* START *

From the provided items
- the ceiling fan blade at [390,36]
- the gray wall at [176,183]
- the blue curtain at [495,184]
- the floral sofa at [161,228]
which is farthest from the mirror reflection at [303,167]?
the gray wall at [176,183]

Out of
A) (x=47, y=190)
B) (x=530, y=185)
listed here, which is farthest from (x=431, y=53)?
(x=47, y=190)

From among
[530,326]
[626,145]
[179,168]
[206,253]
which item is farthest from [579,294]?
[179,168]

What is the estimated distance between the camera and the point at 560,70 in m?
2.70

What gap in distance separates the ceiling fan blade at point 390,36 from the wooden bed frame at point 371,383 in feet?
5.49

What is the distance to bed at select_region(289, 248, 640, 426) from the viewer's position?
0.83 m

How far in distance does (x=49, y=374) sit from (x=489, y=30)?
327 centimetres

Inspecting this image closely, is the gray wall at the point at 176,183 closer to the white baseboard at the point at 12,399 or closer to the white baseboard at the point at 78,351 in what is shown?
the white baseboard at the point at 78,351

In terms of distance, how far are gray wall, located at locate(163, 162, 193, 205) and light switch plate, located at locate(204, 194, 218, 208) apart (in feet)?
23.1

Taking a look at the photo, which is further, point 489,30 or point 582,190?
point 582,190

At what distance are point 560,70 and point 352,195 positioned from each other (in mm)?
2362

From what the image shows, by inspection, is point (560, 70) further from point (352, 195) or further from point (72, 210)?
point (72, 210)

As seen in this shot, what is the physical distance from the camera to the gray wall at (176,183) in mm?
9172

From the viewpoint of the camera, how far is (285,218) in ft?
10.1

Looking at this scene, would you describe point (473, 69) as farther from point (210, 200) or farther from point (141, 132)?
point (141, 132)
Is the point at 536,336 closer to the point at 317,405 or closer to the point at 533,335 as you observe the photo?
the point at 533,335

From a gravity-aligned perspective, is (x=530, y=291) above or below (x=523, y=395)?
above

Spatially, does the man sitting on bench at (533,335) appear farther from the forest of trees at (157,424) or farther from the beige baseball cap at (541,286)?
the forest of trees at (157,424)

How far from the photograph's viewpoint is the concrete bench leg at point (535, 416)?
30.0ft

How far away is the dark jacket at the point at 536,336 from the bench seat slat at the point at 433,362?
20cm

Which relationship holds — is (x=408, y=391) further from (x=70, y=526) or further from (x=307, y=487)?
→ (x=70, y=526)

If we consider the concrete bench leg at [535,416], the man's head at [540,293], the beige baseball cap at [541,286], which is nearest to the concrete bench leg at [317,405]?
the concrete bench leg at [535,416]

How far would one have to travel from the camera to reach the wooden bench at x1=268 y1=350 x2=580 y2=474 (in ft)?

* END *

● **Task details**: Return the items word for word, starting at the line that contains "At what distance" and stopping after the last line of the items.

● **Reply to the exercise**:
At what distance are point 560,70 and point 352,195 positioned from each other (in mm)?
2362

From what the image shows, by inspection, is point (560, 70) further from point (352, 195) or further from point (72, 210)?
point (72, 210)

As seen in this shot, what is the physical distance from the camera to the gray wall at (176,183) in mm?
9172

From the viewpoint of the camera, how far is (285,218) in ft?
10.1

Looking at this scene, would you describe point (473, 69) as farther from point (210, 200) or farther from point (141, 132)?
point (141, 132)
Is the point at 536,336 closer to the point at 317,405 or closer to the point at 533,335 as you observe the photo?
the point at 533,335

From a gravity-aligned perspective, is (x=530, y=291) above or below (x=523, y=395)?
above

Spatially, does the man sitting on bench at (533,335) appear farther from the forest of trees at (157,424) or farther from the beige baseball cap at (541,286)?
the forest of trees at (157,424)

How far from the photograph's viewpoint is the concrete bench leg at point (535, 416)?
30.0ft

How far away is the dark jacket at the point at 536,336 from the bench seat slat at the point at 433,362?
20cm

Which relationship holds — is (x=408, y=391) further from (x=70, y=526) or further from (x=307, y=487)?
→ (x=70, y=526)

If we consider the concrete bench leg at [535,416], the man's head at [540,293], the beige baseball cap at [541,286], which is nearest to the concrete bench leg at [317,405]?
the concrete bench leg at [535,416]

How far would one have to travel from the camera to reach the wooden bench at x1=268 y1=350 x2=580 y2=474 (in ft)?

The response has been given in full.